The distribution compensation for Finnish (or any European) Post is based on UPU agreements and it is relatively small and does not cover the actual transportation and sorting costs. The UPU agreements define prices (so called terminal fees), product portfolio, standards and general procedures to international postal traffic. The structure of UPU payment system and terminal fees were created 1969. This was before internet, e-shopping and especially before Chinese e-shopping.

The highest decisive body of UPU is the congress, where all the member countries assemble in every four years to vote on hundreds of rule change proposals. The decision making is very bureaucratic, multileveled, slow and political. Each member country has one vote independent on the size and postal volume of the country. In the 2016 conference in Istanbul so called price and product change package was accepted. This package will increase the prices of for example goods letters are slowly increasing. The first change take place this year, when for example the tariffs of China Post are increasing.

The next actual congress of UPU will be at 2020 in Ivory Coast and it will define the future price levels. Receiving countries are strongly promoting for price increasing and the sending countries are forming alliances in order to keep the price level low. The developing countries have different advantages and subventions like lower cost level and lighter rules compared to developed countries. The operators can agree bilateral agreements diverging UPU rules. The price negotiating position of Finnish Post against the big sending countries is not always the best possible.

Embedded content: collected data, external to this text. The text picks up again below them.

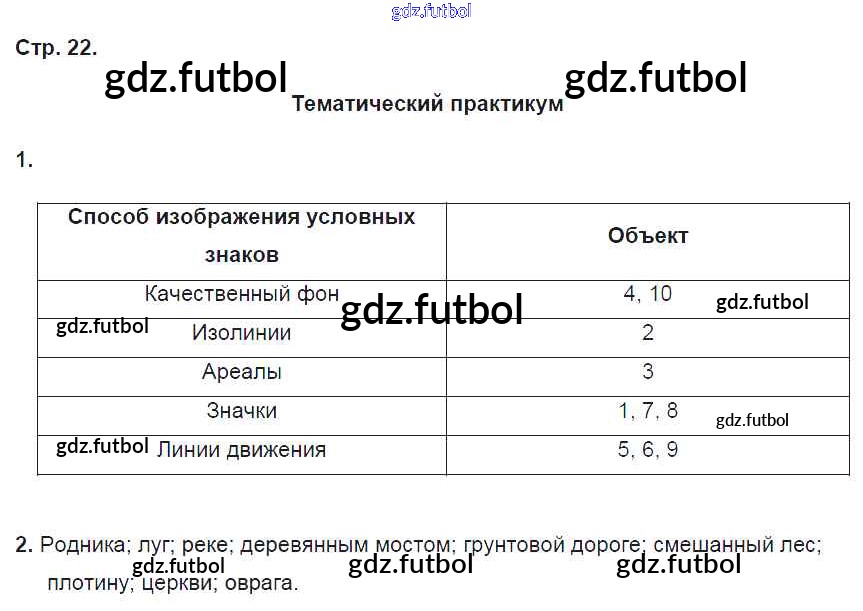 Стр. 22.

Тематический практикум

1.

| Способ изображения условных знаков | Объект |
|---|---|
| Качественный фон | 4, 10 |
| Изолинии | 2 |
| Ареалы | 3 |
| Значки | 1, 7, 8 |
| Линии движения | 5, 6, 9 |

2. Родника; луг; реке; деревянным мостом; грунтовой дороге; смешанный лес; плотину; церкви; оврага.

gdz.futbol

5 The Finnish Customs warns e-shoppers: a 200 € bicycle can eventually cost 460 €

Bicycles and bicycle parts sent from China, Sri Lanka or Tunisia could be expansive for e-shoppers. E-shoppers buying bicycles or bicycle parts outside EU may have to pay in addition to general customs duty and VAT a dumping customs fee. According to the Finnish Customs the production country is more significant than the retail country. If the goods are sent to EU territory undeclared the dumping customs duty must be paid. Usually the buyer is responsible for the customs declaration and import duties. The dumping customs duties of a bicycle can be up to 48,5 % of the declaration value of the goods. Declaration value is the price and transportation costs of the goods.

An example illustrates the situation: Chinese bike manufactured by Ideal (Dongguan) Bike Co., Ltd may have a price of 200 € and postage costs of 30 €. The general customs duty is 14 % which must be paid, because the value of the order is more than 150 €. Customs duties are therefore 32,20 €. If the buyer do not have an undersigned trade invoice declaration by the seller, a dumping customs duty of 48,5 % (in this case 111,55 €) must be paid. On top of these a VAT of 24 % (in this case 89,70 €) must be paid. So the total cost of 200 € bicycle with postage and import fees is 463,45 €.